I had a friend who used to give the name Ray Diosack (pronounce it) to Radioshack when they asked for his name. He would then procede to give the cashier the street address for the store he was in. Nobody ever commented on this fact. Anyway, he would laugh to himself about the bulk mailers that must show up at the store every month from Radio Shack to Ray Diosack.
He then went to a local computer shop called MicroCenter. As he was waiting in line he realized that this would work great for his little name game: Mike Rocenter... it even sounds like a real name. So anyway, he gets to the cashier full of excitement and gives the name Mike Rocenter. The cashier enters the name into the computer and says, with a straight face, "727 Memorial Drive"? This was, of course, the location of the store. Somebody else had given them the same fake name and address. Oh well, my friend sheepishly said yes and paid for his purchase.
--
RumorsDaily
Your SIN is private, right? HEH. Nope. Now it's linked in government databases to everything. As someone who once had complete and total access to several sensitive (welfare client info) government databases - and was challenged appropriately by only ONE of dozens of sysadmins - I don't trust the government to protect a pile of dog feces.
The personal details of all Canadian residents (not just citizens) are automatically classified as "Protected" and any department or agency worth their salt actually do take this sort of stuff seriously.
Any case of abuse (of people's personal data) does tend to result in being fired, period.
The federal government (outside CCRA) does avoid using SIN as much as possible because any document with that on it, has to be classified "Protected".
HRDC uses a fair bit, but as little as possible in what I've seen.
I've seen federal government forms that ask for only the last digit of your year of birth, in an attempt to prevent age decriminitation (if they don't know your actual age, they can't be accused of decriminiating based upon it) in the hiring process.
Honestly I have to say the Canadian federal government takes privacy seriously, it's an important Canadian value. Sure, some people see it as a hassle and more paperwork, but overall the vast majority do value the public's privacy and security.
BTW, do you know if there was an auditing on that database? Not all privacy enforcement is pro-active, to prevent being overly burdensome, but can flag and catch abusers. That technique is heavily used in medical privacy, and the medical files of celeberties.
I'm from Canada and two weeks ago my employer held a seminar regarding PIPEDA and what it means.

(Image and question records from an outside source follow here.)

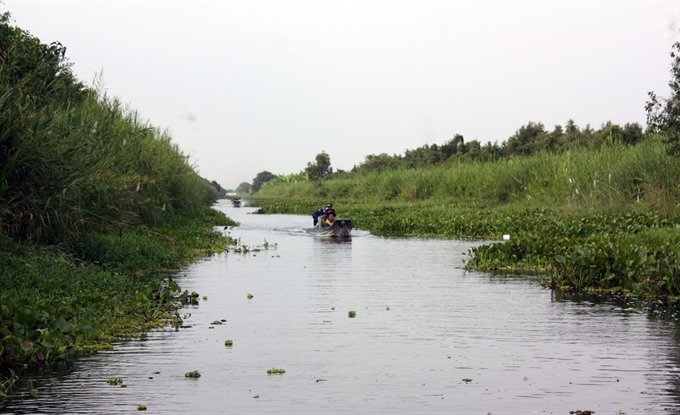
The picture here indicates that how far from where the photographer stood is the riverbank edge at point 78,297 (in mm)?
10336

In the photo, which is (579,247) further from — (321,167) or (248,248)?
(321,167)

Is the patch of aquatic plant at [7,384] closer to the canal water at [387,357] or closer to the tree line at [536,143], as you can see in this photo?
the canal water at [387,357]

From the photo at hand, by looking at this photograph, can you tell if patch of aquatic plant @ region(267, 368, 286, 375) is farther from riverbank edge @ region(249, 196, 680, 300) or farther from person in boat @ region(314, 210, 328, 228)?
person in boat @ region(314, 210, 328, 228)

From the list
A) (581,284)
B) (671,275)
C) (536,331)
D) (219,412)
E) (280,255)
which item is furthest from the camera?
(280,255)

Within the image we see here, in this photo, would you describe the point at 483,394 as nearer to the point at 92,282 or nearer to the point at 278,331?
the point at 278,331

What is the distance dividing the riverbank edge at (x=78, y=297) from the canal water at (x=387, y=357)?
1.34 ft

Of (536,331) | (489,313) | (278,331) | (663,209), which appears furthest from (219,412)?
(663,209)

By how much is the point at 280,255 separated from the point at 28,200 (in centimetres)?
1249

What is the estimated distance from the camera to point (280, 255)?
27.2 metres

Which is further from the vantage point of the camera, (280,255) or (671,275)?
(280,255)

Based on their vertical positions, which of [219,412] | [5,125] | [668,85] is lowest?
[219,412]

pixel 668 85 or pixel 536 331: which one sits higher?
pixel 668 85

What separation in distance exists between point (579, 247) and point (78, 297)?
31.1 feet

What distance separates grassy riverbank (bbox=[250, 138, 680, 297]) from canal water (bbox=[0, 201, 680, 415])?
1083mm
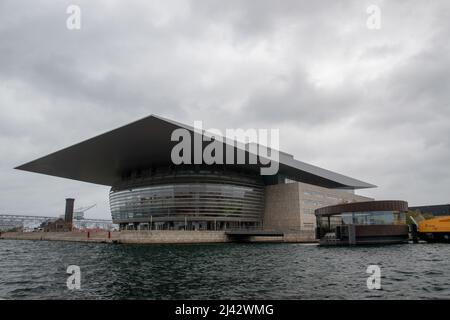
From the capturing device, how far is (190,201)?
76062 millimetres

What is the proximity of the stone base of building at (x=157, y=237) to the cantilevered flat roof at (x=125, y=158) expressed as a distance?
1478 cm

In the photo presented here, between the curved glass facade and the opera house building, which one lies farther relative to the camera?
the curved glass facade

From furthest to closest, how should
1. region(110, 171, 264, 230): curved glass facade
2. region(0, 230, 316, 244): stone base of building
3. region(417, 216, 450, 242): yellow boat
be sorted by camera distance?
region(110, 171, 264, 230): curved glass facade → region(0, 230, 316, 244): stone base of building → region(417, 216, 450, 242): yellow boat

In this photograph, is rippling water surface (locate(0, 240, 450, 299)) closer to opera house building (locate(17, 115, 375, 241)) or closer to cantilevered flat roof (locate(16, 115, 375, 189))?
cantilevered flat roof (locate(16, 115, 375, 189))

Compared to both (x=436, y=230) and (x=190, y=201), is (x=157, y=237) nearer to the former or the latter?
(x=190, y=201)

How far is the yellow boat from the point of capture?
45.5 metres

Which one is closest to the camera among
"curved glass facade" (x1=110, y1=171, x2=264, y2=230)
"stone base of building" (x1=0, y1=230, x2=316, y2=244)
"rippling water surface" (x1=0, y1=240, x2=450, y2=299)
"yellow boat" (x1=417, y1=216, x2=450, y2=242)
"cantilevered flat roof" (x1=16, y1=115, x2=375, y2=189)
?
"rippling water surface" (x1=0, y1=240, x2=450, y2=299)

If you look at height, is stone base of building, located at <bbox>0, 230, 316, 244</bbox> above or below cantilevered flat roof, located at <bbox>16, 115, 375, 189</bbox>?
below

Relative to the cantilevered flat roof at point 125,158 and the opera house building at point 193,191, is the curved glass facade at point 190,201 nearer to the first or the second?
the opera house building at point 193,191

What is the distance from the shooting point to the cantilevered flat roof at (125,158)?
56812 mm

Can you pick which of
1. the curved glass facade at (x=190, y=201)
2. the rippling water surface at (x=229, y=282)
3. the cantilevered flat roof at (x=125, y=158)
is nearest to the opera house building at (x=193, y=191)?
the curved glass facade at (x=190, y=201)

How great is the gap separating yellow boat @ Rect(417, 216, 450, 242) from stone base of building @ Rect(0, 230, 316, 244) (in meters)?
23.3

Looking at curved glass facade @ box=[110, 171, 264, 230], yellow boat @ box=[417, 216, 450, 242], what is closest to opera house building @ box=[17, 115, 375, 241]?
curved glass facade @ box=[110, 171, 264, 230]
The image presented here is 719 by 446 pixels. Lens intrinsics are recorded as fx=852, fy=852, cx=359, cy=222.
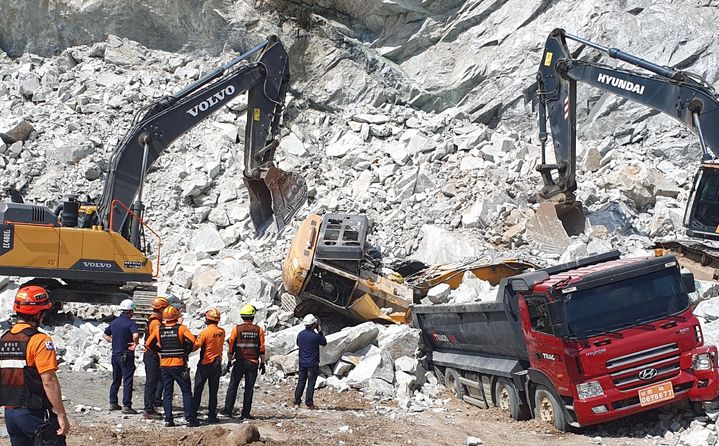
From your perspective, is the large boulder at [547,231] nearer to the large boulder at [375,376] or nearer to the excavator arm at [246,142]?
the excavator arm at [246,142]

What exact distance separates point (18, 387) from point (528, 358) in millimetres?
5465

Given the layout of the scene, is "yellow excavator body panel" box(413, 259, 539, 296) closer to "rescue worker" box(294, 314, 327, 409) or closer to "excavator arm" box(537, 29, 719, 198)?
"excavator arm" box(537, 29, 719, 198)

The ramifications of it are quite enormous though as someone pointed out, it isn't retroactive. Canadian lawyers will make a killing as contracts are established/renewed will need to ensure that privacy is taken into account.
There are a few interesting twists to it, though. For example, my company is planning on implementing a very strict policy regarding PIPEDA. But I am currently outsourced working at a client's site. The policy that I will have to follow will be the one that my client implements.
I was also told that there are looser stipulations for international business. So if I'm doing business with an American resident, and the United States doesn't have a similar law, then I am not required BY LAW to follow my company's privacy policy.
It'll be interesting to see how the government tweaks this in the future. I am very happy that something like this is finally in place.